Integrated Case: Connecting the Three Main Steps

Using an e-commerce advertising budget decision, this case walks through the full decision path: correlation analysis, regression analysis, and hypothesis testing.

🛒

Business Context: E-Commerce Advertising Budget Decision

An e-commerce marketing team wants to know whether increasing the Google Ads budget can truly raise sales, and wants to build a model to forecast an effective spending level.

1
Correlation Analysis
Are ad spend and sales related?
Correlation Coefficient r
0.89
Correlation Strength
Strong positive correlation
Sample Size
24 months
  • r = 0.89 → ad spend and sales have a strong positive correlation and move in the same direction
  • The scatter plot shows no obvious nonlinear trend, so a linear model is appropriate
Conclusion:Ad spend and sales show a strong linear relationship (r = 0.89), so it is worth building a regression model to quantify the relationship.
2
Regression Analysis
How much does sales increase for each additional NT$10,000 of ad spend?
Ŷ = 12.5 + 4.2 × X (Unit: NT$10,000)
Intercept α
12.5
Slope β
4.2
0.79
  • Intercept 12.5: even without advertising, the brand still has a baseline level of organic sales
  • Slope 4.2: each additional NT$10,000 in ad spend predicts roughly NT$42,000 in additional sales
  • R² = 0.79: ad spend explains 79% of the variation in sales, indicating good fit
  • The residual plot is randomly scattered with no systematic bias, supporting model credibility
Forecasting application:If next month’s ad budget is NT$200,000 → predicted sales = 12.5 + 4.2 × 20 = NT$965,000.
Conclusion:Each NT$10,000 of ad spend is associated with approximately NT$42,000 in incremental sales, implying an ROI of about 4.2x.
3
Hypothesis Testing HTAB
Does this effect truly exist statistically?
H
Hypothesis
H₀: β = 0 (ads have no effect)
Hₐ: β ≠ 0 (ads have an effect)
T
Test
α = 0.05
two-tailed t-test
A
Action
p = 0.0003
p < 0.05 → reject H₀
B
Business Meaning
Advertising has a statistically significant effect on sales; continued investment is recommended
p-value
0.0003
Significance Level α
0.05
Test Result
Reject H₀
  • p = 0.0003 is far below α = 0.05 → strongly reject H₀
  • The positive effect of ad spend on sales is statistically significant and unlikely to be random chance
Conclusion:β is significantly different from zero (p = 0.0003), statistically establishing the effect of advertising on sales.
D
Substantive Hypothesis Assessment
Is this statistical result worth taking business action on?
Step 1 · Correlation Analysis
Is there a relationship?
r = 0.89, strong positive correlation
Step 2 · Regression Analysis
How large is the effect?
Each NT$10,000 brings NT$42,000 in sales
Step 3 · Hypothesis Testing
Is the result credible?
p = 0.0003, statistically significant
🚀
Business decision:All three statistical results support increasing the advertising budget. With an ROI of about 4.2x and strong statistical significance, the marketing team should increase Google Ads spending and continue updating the model over time.
⚠️
Caution:Statistical significance does not automatically mean the business should act. The final budget decision should still consider ad cost, market saturation, and the opportunity cost of other marketing channels.

Three Rules for Analysis

Put these principles into every data analysis and business decision checklist.

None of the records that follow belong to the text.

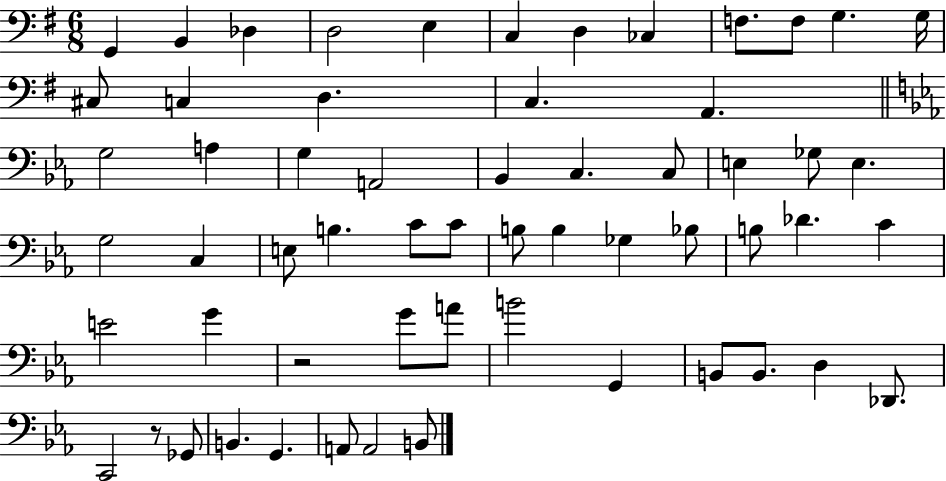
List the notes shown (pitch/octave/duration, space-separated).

G2/q B2/q Db3/q D3/h E3/q C3/q D3/q CES3/q F3/e. F3/e G3/q. G3/s C#3/e C3/q D3/q. C3/q. A2/q. G3/h A3/q G3/q A2/h Bb2/q C3/q. C3/e E3/q Gb3/e E3/q. G3/h C3/q E3/e B3/q. C4/e C4/e B3/e B3/q Gb3/q Bb3/e B3/e Db4/q. C4/q E4/h G4/q R/h G4/e A4/e B4/h G2/q B2/e B2/e. D3/q Db2/e. C2/h R/e Gb2/e B2/q. G2/q. A2/e A2/h B2/e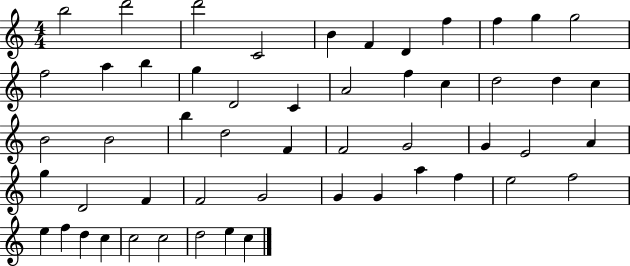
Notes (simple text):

B5/h D6/h D6/h C4/h B4/q F4/q D4/q F5/q F5/q G5/q G5/h F5/h A5/q B5/q G5/q D4/h C4/q A4/h F5/q C5/q D5/h D5/q C5/q B4/h B4/h B5/q D5/h F4/q F4/h G4/h G4/q E4/h A4/q G5/q D4/h F4/q F4/h G4/h G4/q G4/q A5/q F5/q E5/h F5/h E5/q F5/q D5/q C5/q C5/h C5/h D5/h E5/q C5/q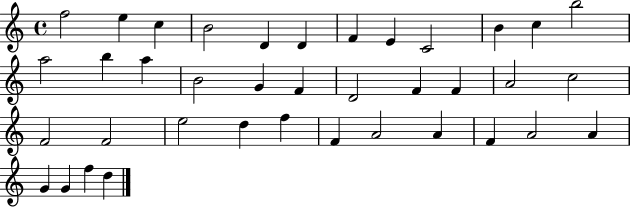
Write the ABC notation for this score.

X:1
T:Untitled
M:4/4
L:1/4
K:C
f2 e c B2 D D F E C2 B c b2 a2 b a B2 G F D2 F F A2 c2 F2 F2 e2 d f F A2 A F A2 A G G f d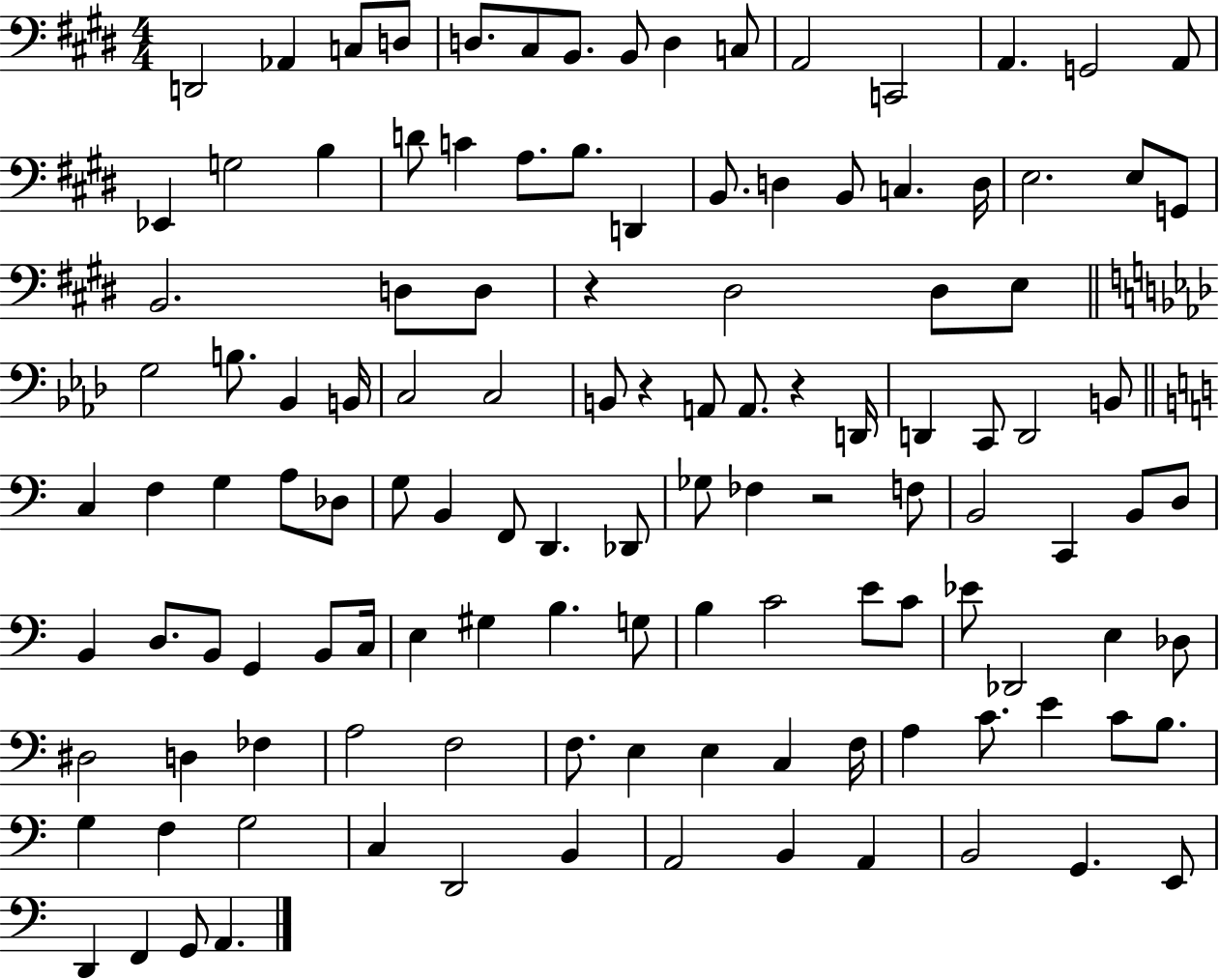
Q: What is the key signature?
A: E major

01 | Correlation ≠ Causation Correlation analysis only shows that variables move together. Causal claims require experimental design or more rigorous research.
02 | Look at the Plot Before the Numbers Inspect residual plots and data distributions before interpreting R² and p-values, so a single number does not mislead the model assessment.
03 | Significant ≠ Important Statistical significance is only a threshold. Use a substantive hypothesis to evaluate effect size, cost-effectiveness, and strategic value.